List of tasks:
1. In the sed newline thread, what does bash translate $'\t' into?
2. Write the next part of the thread on inserting a newline before a pattern with sed, starting after its final sentence.

Source text:
---*---
How to insert a newline before a pattern within a line?
For example, this will insert a newline behind the regex pattern.
sed 's/regex/&\n/g'
How can I do the same but in front of the pattern?
Given this sample input file, the pattern to match on is the phone number.
some text (012)345-6789
Should become
some text
(012)345-6789
To insert a newline to output stream on Linux, I used:
sed -i "s/def/abc\\\ndef/" file1
Where file1 was:
def
Before the sed in-place replacement, and:
abc
def
After the sed in-place replacement. Please note the use of \\\n. If the patterns have a " inside it, escape using \".
This works in bash and zsh, tested on Linux and OS X:
sed 's/regexp/\'$'\n/g'
In general, for $ followed by a string literal in single quotes bash performs C-style backslash substitution, e.g. $'\t' is translated to a literal tab. Plus, sed wants your newline literal to be escaped with a backslash, hence the \ before $. And finally, the dollar sign itself shouldn't be quoted so that it's interpreted by the shell, therefore we close the quote before the $ and then open it again.
---*---
Supplied information:
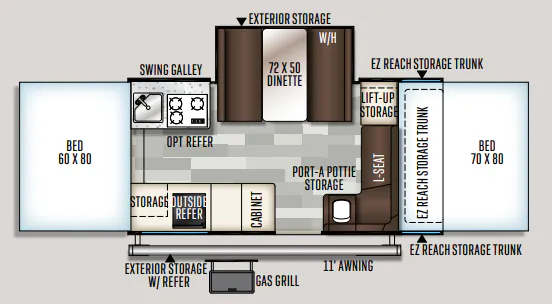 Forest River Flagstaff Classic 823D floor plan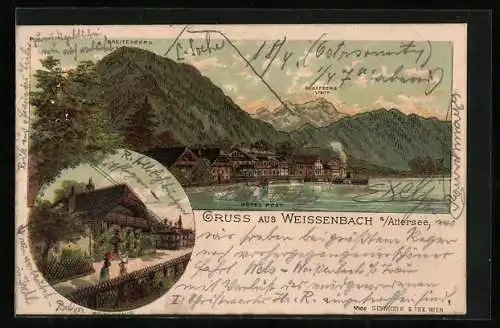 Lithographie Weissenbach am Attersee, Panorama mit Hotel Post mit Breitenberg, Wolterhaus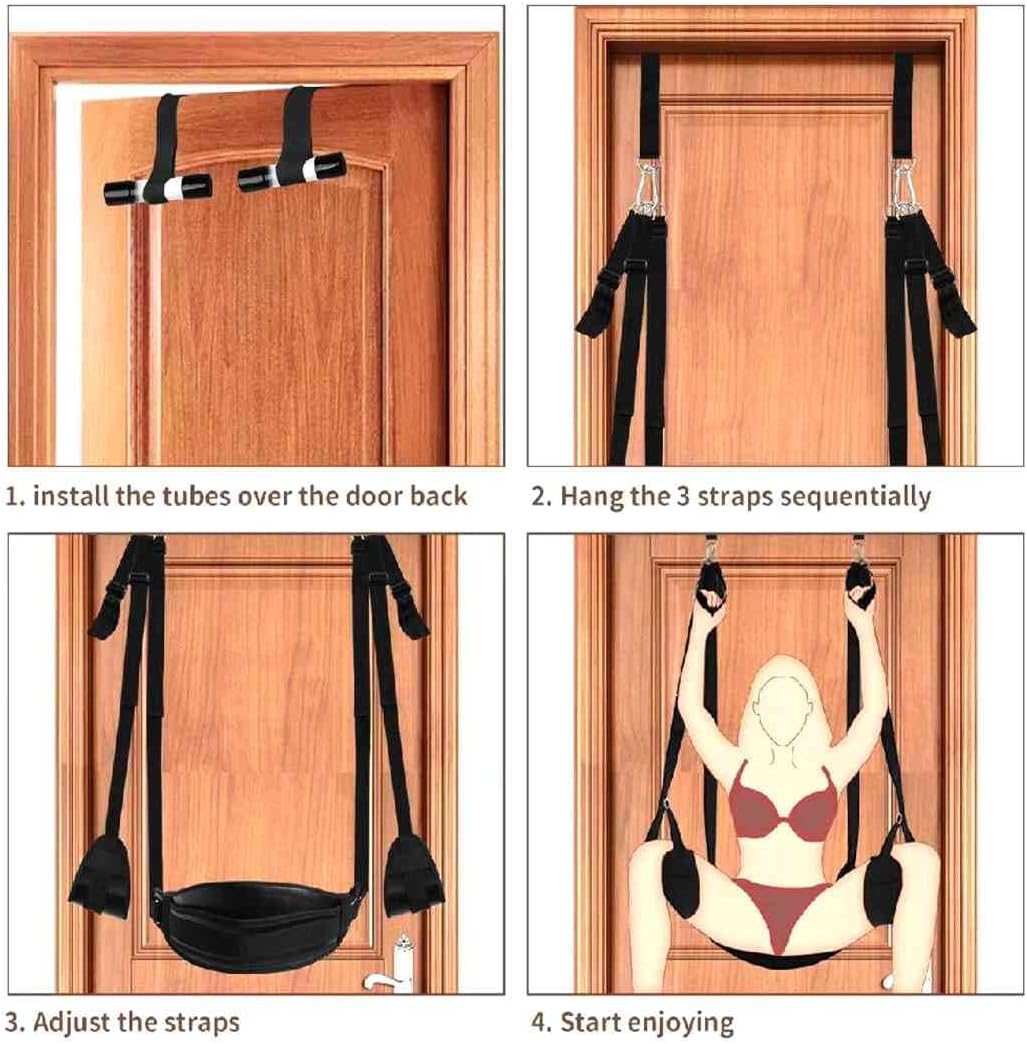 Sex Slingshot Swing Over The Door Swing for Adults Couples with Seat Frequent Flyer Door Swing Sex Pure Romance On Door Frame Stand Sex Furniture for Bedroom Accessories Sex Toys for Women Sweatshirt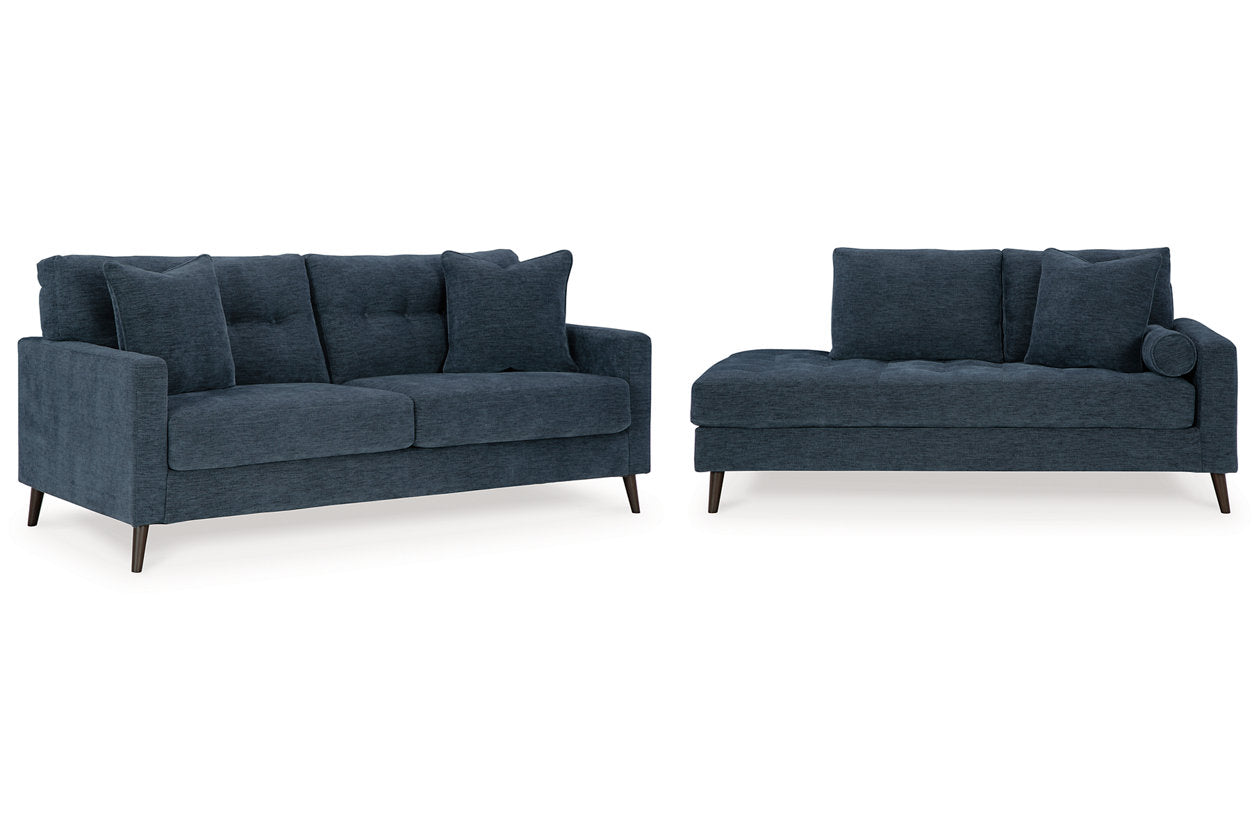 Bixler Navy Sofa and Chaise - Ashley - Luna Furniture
---*---
Results of the exercise:
1. A literal tab.

2.
Edit: As suggested in the comments by @mklement0, this works as well:
sed $'s/regexp/\\\n/g'
What happens here is: the entire sed command is now a C-style string, which means the backslash that sed requires to be placed before the new line literal should now be escaped with another backslash. Though more readable, in this case you won't be able to do shell string substitutions (without making it ugly again.)
This works in MAC for me
sed -i.bak -e 's/regex/xregex/g' input.txt sed -i.bak -e 's/qregex/\'$'\nregex/g' input.txt
Dono whether its perfect one...
On my mac, the following inserts a single 'n' instead of newline:
sed 's/regexp/\n&/g'
This replaces with newline:
sed "s/regexp/\\`echo -e '\n\r'`/g"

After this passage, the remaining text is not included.